Não é a política, o conflito com a
maioria, "a unanimidade burra",
menos ainda o domínio da razão,
da verdade científica a enfrentar o
fanatismo grupal, todas mensagens também flanqueadas pela peça, o que faz de "O Inimigo do Povo" um texto tão potente no novo
final de século.
É a sedução do homem só, não
mais refém de idéias, verdades,
amigos ou grupos. É a imagem de,
quanto mais despojado, isolado,
maior o domínio do homem sobre
a própria existência.
Em tempo de exclusão crescente, ou de temor dela, o impacto da
afirmação da ação individual,
quanto mais despojada melhor, é
tão inebriante que chega a soar como um canto de sereia, falso, enganador.
Ele chama a erguer uma moral
individual, até um orgulho próprio, diante do qual tudo é pequeno, tudo cai. As pedras que atiram
contra a família do doutor Stockmann se tornam "cascalho".

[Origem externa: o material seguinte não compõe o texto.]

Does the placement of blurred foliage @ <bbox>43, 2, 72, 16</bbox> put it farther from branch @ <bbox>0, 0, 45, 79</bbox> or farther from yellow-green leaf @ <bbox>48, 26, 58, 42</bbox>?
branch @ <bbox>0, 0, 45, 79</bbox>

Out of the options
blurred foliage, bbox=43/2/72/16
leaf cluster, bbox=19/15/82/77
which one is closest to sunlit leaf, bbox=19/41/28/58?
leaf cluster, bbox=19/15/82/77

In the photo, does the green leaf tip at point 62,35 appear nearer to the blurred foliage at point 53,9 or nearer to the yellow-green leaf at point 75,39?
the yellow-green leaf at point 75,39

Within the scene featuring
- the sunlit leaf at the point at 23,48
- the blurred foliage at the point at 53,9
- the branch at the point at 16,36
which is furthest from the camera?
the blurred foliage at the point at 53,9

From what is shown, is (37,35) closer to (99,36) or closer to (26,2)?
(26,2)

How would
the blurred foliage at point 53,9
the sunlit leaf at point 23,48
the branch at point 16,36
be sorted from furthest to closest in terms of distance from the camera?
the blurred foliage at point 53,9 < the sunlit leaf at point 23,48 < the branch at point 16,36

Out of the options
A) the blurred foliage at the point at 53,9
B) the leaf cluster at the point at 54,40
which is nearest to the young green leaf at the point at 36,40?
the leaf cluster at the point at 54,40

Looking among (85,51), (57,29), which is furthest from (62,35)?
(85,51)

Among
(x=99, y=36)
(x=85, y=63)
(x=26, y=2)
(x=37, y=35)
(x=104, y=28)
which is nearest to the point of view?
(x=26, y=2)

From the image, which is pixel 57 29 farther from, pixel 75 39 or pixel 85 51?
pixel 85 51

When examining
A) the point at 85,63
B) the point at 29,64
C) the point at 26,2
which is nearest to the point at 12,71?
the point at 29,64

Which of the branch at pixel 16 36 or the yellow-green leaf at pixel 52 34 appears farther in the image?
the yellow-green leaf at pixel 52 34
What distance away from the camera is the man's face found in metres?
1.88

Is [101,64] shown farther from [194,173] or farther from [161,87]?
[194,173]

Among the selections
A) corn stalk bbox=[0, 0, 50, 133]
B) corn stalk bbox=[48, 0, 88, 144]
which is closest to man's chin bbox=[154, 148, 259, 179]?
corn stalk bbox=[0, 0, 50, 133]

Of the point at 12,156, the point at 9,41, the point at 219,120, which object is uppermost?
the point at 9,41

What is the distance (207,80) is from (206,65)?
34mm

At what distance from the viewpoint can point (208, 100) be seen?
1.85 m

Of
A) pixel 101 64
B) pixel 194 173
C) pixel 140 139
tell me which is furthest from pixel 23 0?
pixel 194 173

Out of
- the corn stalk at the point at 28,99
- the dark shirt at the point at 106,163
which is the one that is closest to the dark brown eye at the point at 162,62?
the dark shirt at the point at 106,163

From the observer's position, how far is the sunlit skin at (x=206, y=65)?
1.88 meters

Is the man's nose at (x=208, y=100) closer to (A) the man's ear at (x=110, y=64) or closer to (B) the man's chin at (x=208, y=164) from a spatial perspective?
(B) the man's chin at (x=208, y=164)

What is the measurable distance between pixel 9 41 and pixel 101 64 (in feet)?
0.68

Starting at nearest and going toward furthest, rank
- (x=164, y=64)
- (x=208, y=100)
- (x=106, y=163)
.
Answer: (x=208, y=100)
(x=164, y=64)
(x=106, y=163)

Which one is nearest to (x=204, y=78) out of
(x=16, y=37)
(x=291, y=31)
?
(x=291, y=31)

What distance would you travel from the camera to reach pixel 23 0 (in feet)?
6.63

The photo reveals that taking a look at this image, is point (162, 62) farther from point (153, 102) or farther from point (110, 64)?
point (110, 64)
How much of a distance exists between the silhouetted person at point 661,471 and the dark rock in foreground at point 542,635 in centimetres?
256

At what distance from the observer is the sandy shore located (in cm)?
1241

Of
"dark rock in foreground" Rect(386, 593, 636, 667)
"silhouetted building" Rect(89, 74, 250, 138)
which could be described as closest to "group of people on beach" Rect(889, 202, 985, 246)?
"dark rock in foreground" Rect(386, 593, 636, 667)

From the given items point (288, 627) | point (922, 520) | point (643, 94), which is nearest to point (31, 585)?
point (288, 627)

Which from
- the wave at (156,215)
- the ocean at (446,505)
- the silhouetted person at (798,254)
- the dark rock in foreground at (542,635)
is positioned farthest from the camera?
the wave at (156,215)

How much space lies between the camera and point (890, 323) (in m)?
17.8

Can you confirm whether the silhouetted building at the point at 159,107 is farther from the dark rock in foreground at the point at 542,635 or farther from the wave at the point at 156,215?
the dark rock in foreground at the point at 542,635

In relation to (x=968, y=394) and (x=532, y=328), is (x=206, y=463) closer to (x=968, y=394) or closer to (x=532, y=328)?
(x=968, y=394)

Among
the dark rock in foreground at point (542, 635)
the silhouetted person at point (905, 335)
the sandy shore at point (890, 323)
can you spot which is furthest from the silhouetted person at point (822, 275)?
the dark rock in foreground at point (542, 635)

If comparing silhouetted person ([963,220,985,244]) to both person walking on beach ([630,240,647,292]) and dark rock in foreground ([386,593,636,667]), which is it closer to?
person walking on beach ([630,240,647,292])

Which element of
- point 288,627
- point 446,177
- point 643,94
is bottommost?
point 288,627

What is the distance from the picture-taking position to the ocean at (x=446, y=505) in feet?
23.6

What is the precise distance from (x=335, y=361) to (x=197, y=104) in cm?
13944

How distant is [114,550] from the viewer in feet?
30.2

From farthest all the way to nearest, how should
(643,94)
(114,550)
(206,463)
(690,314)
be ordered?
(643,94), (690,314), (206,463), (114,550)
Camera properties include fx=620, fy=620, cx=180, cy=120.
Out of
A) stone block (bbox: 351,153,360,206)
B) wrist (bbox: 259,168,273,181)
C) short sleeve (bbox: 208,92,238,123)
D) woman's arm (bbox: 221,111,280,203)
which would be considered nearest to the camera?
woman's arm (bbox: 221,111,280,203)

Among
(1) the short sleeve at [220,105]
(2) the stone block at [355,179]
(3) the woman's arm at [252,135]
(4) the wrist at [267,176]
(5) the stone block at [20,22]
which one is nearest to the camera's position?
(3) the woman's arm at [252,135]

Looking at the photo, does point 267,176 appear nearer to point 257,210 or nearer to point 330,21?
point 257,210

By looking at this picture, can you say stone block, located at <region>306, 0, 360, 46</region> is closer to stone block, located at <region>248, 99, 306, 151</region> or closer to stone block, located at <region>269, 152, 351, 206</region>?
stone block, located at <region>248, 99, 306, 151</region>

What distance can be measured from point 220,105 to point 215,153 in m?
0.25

O enredo: Stockmann descobriu
os poderes curativos das águas de
uma cidade e, com isso, trouxe
prosperidade. Mas ele descobre,
quando a peça começa, que as
águas se contaminaram. Busca
convencer seus concidadãos, mas
pouco a pouco eles se deixam fechar os ouvidos contra o médico.
Ele termina acusado de "inimigo
do povo", perseguido pelas ruas
com a mulher e a filha. Pensa em
fugir, mas acorda afinal para o que
proclama, inabalável, na última
frase da adaptação.
Antes, faz um dos discursos
mais furiosos da literatura contra
"a maioria", vale dizer, a democracia. Nele diz: "A única verdade
que interessa é a que foi descoberta dentro de cada um, a única revolução consequente é a do espírito."
No final, porém, quando afirma
o poder do homem só, ele vislumbra a intervenção do homem na
sociedade. Ele decide erguer uma
escola.
O texto de Ibsen, escrito há mais
de um século, adaptado e muito
cortado pelo diretor Domingos de
Oliveira, também dramaturgo, é
de longe a maior atração do espetáculo.
De resto, trata-se de uma montagem tradicional ao extremo da paciência. Há como que uma opção
por nada acrescer que venha a
provocar ruído e prejudicar a
transmissão do texto -embora
tão cortado.
Para uma peça que proclama a
individualidade, uma encenação
que a suprime, como se estivessem
todos contidos por algum freio.
Ou, pior, como se estivessem todos a espelhar, na peça, uma verdade absoluta -o que nem o próprio médico, o idealista "confuso"
Stockmann, indica ser possível.
Como escreveu um ensaísta brasileiro, sobre o Ibsen de "O Inimigo do Povo": "Ibsen é dramaturgo:
vê o direito de ambos os lados. E é
cético: já não acreditava na verdade absoluta."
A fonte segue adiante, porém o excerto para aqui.